◆ **Stated exercise**:
Skip the pictures. Copy all the rest of the records down exactly.

'''

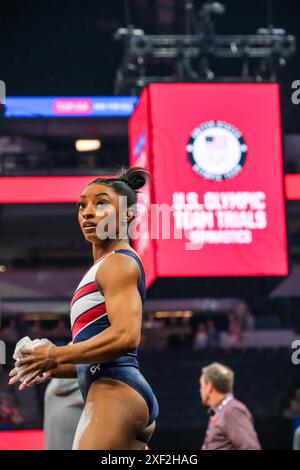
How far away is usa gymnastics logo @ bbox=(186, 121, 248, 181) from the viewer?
14.0m

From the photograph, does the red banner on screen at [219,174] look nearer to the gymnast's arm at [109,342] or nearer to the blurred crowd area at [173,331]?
the blurred crowd area at [173,331]

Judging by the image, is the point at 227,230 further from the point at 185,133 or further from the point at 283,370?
the point at 283,370

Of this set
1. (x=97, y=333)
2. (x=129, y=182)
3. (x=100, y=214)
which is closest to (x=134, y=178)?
(x=129, y=182)

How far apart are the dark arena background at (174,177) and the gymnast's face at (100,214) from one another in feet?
16.8

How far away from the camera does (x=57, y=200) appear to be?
59.9 feet

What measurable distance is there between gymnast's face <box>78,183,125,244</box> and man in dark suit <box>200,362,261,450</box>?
2.97m

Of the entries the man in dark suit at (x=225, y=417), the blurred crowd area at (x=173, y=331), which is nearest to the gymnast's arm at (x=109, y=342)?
the man in dark suit at (x=225, y=417)

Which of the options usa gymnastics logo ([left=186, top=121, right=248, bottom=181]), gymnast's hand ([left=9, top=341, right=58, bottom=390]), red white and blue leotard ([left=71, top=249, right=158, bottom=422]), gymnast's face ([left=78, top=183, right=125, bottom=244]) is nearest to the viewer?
gymnast's hand ([left=9, top=341, right=58, bottom=390])

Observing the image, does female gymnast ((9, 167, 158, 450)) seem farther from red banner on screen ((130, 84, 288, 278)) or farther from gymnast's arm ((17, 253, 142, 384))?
red banner on screen ((130, 84, 288, 278))

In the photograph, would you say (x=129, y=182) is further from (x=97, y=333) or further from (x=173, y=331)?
(x=173, y=331)

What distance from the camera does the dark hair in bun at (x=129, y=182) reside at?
3592 mm

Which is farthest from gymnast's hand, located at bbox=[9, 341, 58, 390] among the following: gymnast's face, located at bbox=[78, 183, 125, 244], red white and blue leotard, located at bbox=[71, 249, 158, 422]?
gymnast's face, located at bbox=[78, 183, 125, 244]

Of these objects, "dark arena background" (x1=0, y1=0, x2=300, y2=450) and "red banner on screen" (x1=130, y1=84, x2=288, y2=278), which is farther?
"dark arena background" (x1=0, y1=0, x2=300, y2=450)
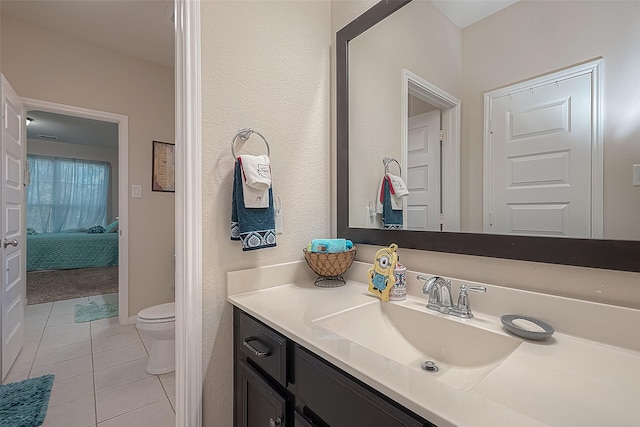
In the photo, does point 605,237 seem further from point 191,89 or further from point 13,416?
point 13,416

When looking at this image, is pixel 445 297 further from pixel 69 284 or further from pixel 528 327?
pixel 69 284

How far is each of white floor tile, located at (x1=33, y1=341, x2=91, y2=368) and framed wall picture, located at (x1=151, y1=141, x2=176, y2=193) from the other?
1449mm

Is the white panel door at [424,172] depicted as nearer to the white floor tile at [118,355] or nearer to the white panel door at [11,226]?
the white floor tile at [118,355]

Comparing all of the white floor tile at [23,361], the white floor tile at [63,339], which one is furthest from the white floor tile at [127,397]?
the white floor tile at [63,339]

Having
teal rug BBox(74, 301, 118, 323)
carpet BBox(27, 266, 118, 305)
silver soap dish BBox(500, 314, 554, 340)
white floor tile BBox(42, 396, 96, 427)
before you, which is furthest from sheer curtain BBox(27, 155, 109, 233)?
silver soap dish BBox(500, 314, 554, 340)

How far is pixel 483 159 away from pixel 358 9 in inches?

'''

◆ **Output of the task**:
How far away is usa gymnastics logo @ bbox=(186, 121, 248, 181) from the viewer?
14.0m

From the photograph, does the red banner on screen at [219,174] look nearer to the gymnast's arm at [109,342] or nearer to the blurred crowd area at [173,331]?
the blurred crowd area at [173,331]

Judging by the image, is the point at 227,230 further from the point at 185,133 or further from the point at 283,370?
the point at 283,370

Of this set
1. (x=97, y=333)
2. (x=129, y=182)
3. (x=100, y=214)
which is closest to (x=134, y=178)?
(x=129, y=182)

How far apart are the dark arena background at (174,177) and the gymnast's face at (100,214) from one another in feet?
16.8

How far away from the camera does (x=57, y=200) appear to be?
59.9 feet

What measurable distance is there between gymnast's face <box>78,183,125,244</box> and man in dark suit <box>200,362,261,450</box>?
2.97m

Of the entries the man in dark suit at (x=225, y=417), the blurred crowd area at (x=173, y=331), which is nearest to the gymnast's arm at (x=109, y=342)?
the man in dark suit at (x=225, y=417)

Which of the options usa gymnastics logo ([left=186, top=121, right=248, bottom=181]), gymnast's hand ([left=9, top=341, right=58, bottom=390]), red white and blue leotard ([left=71, top=249, right=158, bottom=422]), gymnast's face ([left=78, top=183, right=125, bottom=244]) is nearest to the viewer?
gymnast's hand ([left=9, top=341, right=58, bottom=390])

Observing the image, does female gymnast ((9, 167, 158, 450)) seem farther from red banner on screen ((130, 84, 288, 278)) or farther from gymnast's arm ((17, 253, 142, 384))?
red banner on screen ((130, 84, 288, 278))

In the photograph, would you say (x=129, y=182) is further from (x=97, y=333) or further from (x=173, y=331)?
(x=173, y=331)

What distance from the camera does the dark hair in bun at (x=129, y=182) reside at?
3592 mm

Which is farthest from gymnast's hand, located at bbox=[9, 341, 58, 390] among the following: gymnast's face, located at bbox=[78, 183, 125, 244], red white and blue leotard, located at bbox=[71, 249, 158, 422]?
gymnast's face, located at bbox=[78, 183, 125, 244]

Of these objects, "dark arena background" (x1=0, y1=0, x2=300, y2=450) and "red banner on screen" (x1=130, y1=84, x2=288, y2=278), which is farther?
"dark arena background" (x1=0, y1=0, x2=300, y2=450)
In the photo, does point 605,237 seem further from point 191,89 or further from point 13,416?
point 13,416

When looking at this image, is pixel 445 297 further from pixel 69 284 or further from pixel 528 327?
pixel 69 284

How far is each of white floor tile, located at (x1=33, y1=341, x2=91, y2=368) and framed wall picture, located at (x1=151, y1=141, x2=176, y2=193) from the other?
1449mm

Is the white panel door at [424,172] depicted as nearer to the white floor tile at [118,355] or nearer to the white panel door at [11,226]?
the white floor tile at [118,355]

Comparing all of the white floor tile at [23,361], the white floor tile at [63,339], which one is furthest from the white floor tile at [127,397]?
the white floor tile at [63,339]

Having
teal rug BBox(74, 301, 118, 323)
carpet BBox(27, 266, 118, 305)
silver soap dish BBox(500, 314, 554, 340)
white floor tile BBox(42, 396, 96, 427)
before you, which is furthest from sheer curtain BBox(27, 155, 109, 233)?
silver soap dish BBox(500, 314, 554, 340)

How far is pixel 483 159 away from pixel 358 9 in inches?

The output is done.